_Problems to work on_
A. In the thread about Keycloak and GitLab, do these statements agree with the text? (i) Keycloak supports WebAuthn out of the box. (ii) Flyspray will no longer be used for package bugs. (iii) AUR git access will move into GitLab. Answer yes or no for each, quoting the deciding words.
B. Translate this sentence from the thread about Keycloak and GitLab into German: "Some of the services that we operate are deprecated or have functionality that is also provided by GitLab."
C. According to the thread about Keycloak and GitLab, which two protocols does Keycloak let services use for logins?

_Page_
● ● ●
On Sun, 17 May 2020 at 14:39:25, Sven-Hendrik Haase via arch-dev-public wrote:
As some of you know, we've been toying with two ideas for a while: Arch-wide centralized user management as well as using GitLab to consolidate some of our current services. The overall goal is manifold. In no particular order, the goals are to - make Arch more contributor friendly - provide more modern tools for ourselves - enable more automation - make Arch services more secure - make team management activities less error-prone and more streamlined
Great! Thanks a lot for working on this!
After looking at various solutions, we eventually settled on Keycloak since it seemed like a modern, well-maintained, and secure piece of software. It allows us to enable logins for services via OpenID Connect and SAML which is likely the best coverage we could hope for. It also allows us to connect other social login providers such as github.com and gitlab.com and it supports Recaptcha, 2FA, and WebAuthn out of the box. The idea is to eventually transition all our online service as well as SSH keys to Keycloak to ease on-/offboarding and make it less error-prone.
Is 2FA going to be opt-in? Will it be mandatory for members of the staff? You mentioned increased security before but having a single password also increases the attack surface in case a password is stolen.
1) Transition as many staff-only services to Keycloak as possible. We looked at our current services and put up a table on the wiki that shows support per service [2]. Some of the services that we operate are deprecated or have functionality that is also provided by GitLab. In our current understanding, this concerns Flyspray, Kanboard, and Patchwork. Of those, Kanboard and some of the Flyspray projects will be our first targets to transition to GitLab. We'll continue using Flyspray for the time being for package bugs but will discontinue its use for all non-packaging bugs. The reason for this is that how we manage our bugs for packages is somewhat intertwined with the svn2git migration which is yet to be done and might dictate a different repo structure than what we would come up with currently and we don't want to block on this. This was also discussed in a recent DevOps meeting [3].
When saying "svn2git migration", are you referring to the already existing svntogit repositories on git.archlinux.org or to the migration of our main package VCS to Git? Could you elaborate on how svn2git migration and Flyspray are intertwined? I could not find any details in [3].
2) We'd like to get rid of our own cgit instance at git.archlinux.org and transition our git hosting into GitLab. AUR git access will stay as it is due to its special shell magic.
● ● ●
_Data excerpt_
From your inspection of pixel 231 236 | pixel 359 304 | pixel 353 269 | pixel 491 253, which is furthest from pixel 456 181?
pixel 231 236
● ● ●
_Answers to each task_
A.
(i) Yes: "it supports Recaptcha, 2FA, and WebAuthn out of the box"
(ii) No: "We'll continue using Flyspray for the time being for package bugs"
(iii) No: "AUR git access will stay as it is due to its special shell magic."

B. Einige der Dienste, die wir betreiben, sind veraltet oder bieten Funktionen, die auch von GitLab bereitgestellt werden.

C. OpenID Connect and SAML.